Danger – road ahead — 18 Comments

  1. Your comment reminds me of when I was in the UK last year.   At a supermarket I saw a notice that said,” This door is alarmed “.
    I wonder what (or who) frightened it.

  2. I was in a Morrisons Supermarket in the UK. Had to go to the toilet. The trap had this weird subdued blue lighting. There was a warning sign on the door. Something about the lighting having something to do with detering anti-social? behaviour. Anyone know anything about this? Bet GD does. Go to go know. Chelsea v Man Utd to watch in the local Irish pub at 2.45pm.

  3. tt, that’s to stop heroin addicts finding their veins to shoot up. It’s UV light.

  4. i may have to quote this one (with credits to you of course) to the belly aching twaddles whining about the usual winter potholes of spring. we’ve enjoyed a lovely winter season of pulling people out of ditches that drove speed limit on snow ice slush covered highways…i say leave them there its natural selection at its finest.

  5. Grandad, at least your Prats in Office want to spend the money you don’t have on your own country. Our (British) Prats in Office want to hose down Pakistan & India (and all points East) with the money we don’t have.

  6. A Grandad – My oil tank is alarmed.  I have to feed it Valium before any delivery.

    TT – How the fuck would I know anything about anti-social behaviour?

    Holemaster – Coming home from a bender, then?

    Cat – Feel free.  My royalties are 10%.

    Nightlurker – You must be fucking joking!!  It wasn’t anyone in gubmit suggesting this.  Our gubmint is pouring all our life’s savings to pay off the fucking gambling debts of German bondholders and German banks.  Every week another ten fucking billion or so is shipped over to Europe.

  7. Grandad, your wee Irish potholes are a joke. In South Africa now, here we have champion potholes, known to (literally) swallow a car. We have taken to planting trees in potholes to try and embarrass councils into repairing them. No luck though, they’re too busy fighting for a place on the gravy train on the way to pick up their new BMW X5’s.

    Ah yes, and we have to worry about the drivers as well, especially the ones in so-called minibus taxis that force us into the potholes.

  8. GD, you disappoint me.  I would think you would want the roads, and even the paths, improved for the coming tourist season.

  9. Brill idea from Occam we should go out and plant trees in the pot holes, something that grows fast and tall so we would have a warning the hole is there. Then edge it around with grass and in no time we’ll have a golf course right in our own street. Thet would increase the value of our homes, sat right next to a golf course.

  10. Welcome to my crazy little corner, Occam.  I’ll have you know, in the past German car manufacturers [Audi?  Mercedes?  Not sure] recorded a profile of a typical Irish road for stress testing their cars.  And that was before the lousy weather.  Incidentally, I think I may have your razor in the bathroom.  Want it back?

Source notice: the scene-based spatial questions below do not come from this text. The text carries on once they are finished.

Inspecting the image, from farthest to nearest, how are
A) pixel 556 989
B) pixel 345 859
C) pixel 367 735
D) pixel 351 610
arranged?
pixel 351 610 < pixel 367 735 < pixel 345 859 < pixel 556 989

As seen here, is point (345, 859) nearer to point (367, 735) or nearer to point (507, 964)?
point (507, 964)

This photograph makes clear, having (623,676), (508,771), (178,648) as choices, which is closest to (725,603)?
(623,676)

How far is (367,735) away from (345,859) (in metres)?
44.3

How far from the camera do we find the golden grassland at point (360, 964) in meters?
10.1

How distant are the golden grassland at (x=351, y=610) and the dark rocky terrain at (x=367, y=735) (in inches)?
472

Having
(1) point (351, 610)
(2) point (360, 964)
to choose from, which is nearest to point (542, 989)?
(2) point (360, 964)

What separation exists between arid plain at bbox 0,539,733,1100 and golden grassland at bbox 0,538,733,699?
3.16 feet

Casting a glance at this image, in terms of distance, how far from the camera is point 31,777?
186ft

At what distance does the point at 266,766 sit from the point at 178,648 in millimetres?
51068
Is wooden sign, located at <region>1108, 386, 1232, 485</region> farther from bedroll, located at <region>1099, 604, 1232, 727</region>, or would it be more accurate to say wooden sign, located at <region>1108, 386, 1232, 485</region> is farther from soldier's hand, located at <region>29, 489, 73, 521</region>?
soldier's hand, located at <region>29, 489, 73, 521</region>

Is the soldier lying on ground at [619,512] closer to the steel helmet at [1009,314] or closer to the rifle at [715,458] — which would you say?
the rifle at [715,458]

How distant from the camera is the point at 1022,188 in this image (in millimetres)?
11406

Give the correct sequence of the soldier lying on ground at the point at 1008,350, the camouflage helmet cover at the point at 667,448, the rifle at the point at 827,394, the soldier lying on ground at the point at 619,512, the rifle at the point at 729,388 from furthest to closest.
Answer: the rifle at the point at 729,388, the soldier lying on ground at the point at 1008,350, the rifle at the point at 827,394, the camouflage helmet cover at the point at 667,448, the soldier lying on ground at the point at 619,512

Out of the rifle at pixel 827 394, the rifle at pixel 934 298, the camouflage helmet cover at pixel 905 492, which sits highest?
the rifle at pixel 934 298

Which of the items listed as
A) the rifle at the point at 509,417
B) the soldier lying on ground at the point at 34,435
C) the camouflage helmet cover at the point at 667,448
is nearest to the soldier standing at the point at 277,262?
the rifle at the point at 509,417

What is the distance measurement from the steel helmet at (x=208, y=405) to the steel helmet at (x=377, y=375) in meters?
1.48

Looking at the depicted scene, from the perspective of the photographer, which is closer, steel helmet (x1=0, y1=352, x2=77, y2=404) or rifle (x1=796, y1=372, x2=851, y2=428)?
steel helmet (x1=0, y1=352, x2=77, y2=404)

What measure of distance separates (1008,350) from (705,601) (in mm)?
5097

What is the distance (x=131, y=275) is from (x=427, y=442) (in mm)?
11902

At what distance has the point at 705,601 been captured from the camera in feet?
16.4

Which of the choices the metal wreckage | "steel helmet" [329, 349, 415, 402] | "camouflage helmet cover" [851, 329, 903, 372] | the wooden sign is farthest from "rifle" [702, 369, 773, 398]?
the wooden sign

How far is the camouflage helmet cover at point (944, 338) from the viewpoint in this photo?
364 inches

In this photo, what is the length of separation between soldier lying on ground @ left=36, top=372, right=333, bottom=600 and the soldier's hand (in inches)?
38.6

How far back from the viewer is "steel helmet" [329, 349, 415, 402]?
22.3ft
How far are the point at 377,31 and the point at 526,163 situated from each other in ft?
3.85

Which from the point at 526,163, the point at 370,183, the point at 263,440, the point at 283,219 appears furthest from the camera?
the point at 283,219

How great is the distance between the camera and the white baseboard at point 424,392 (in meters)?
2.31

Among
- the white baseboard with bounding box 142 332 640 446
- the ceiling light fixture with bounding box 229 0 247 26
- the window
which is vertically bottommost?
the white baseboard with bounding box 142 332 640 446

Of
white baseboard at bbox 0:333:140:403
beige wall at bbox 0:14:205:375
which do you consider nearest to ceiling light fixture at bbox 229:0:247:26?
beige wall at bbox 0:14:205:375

    Willie – On the other hand, we could feature our potholes as tourist attractions?  You Americans will fall for anything that has an Information Centre nearby.

    Johnie – If you can remember it, it wasn’t a good night.

    Gail – What is it with you and crusades?  You’ll be telling us to cut down on fatty foods next…..

    Nightlurker – That’s not a bad idea – Open up the M50 for the Irish Open?  Eat your heart out, Augusta!  Heh!

  11. Sounds as though I’ll have to defer to Occam’s potholes, I thought we’d got world-beaters here but I have to admit I’ve never seen a tree planted in one!
    As to Irish ptholes – we went to my son’s wedding in Waterford having flown into Dublin.  The roads were pretty bumpy, and dodgy driving at night.  We mentioned all the holes to one of the bride’s uncles who said it was ‘traffic calming’.  “We’ve got ‘sleeping-policemen’ (traffic humps) for that” we said.  “Ah, but the holes are cheaper” was the reply……

  12. Ah, I thought I lost my edge lately, battled to cut through the crap as I used to. I put it down to encroaching old age. Yes, please return my razor so that I could be the sharpest pencil in the box again (some uncharitable souls would say I never was).

  13. Great post Groanda. Now substitute the word ‘alcohol’ in for roads and it still works.

    TT- I have the underpants off your washing line and you aren’t getting them back. The kids are using it as a tent at the Reading festival this year.

  14. Oh yes, Grandad. Do cut down on fatty foods. Cut out the sugar while you’re at it.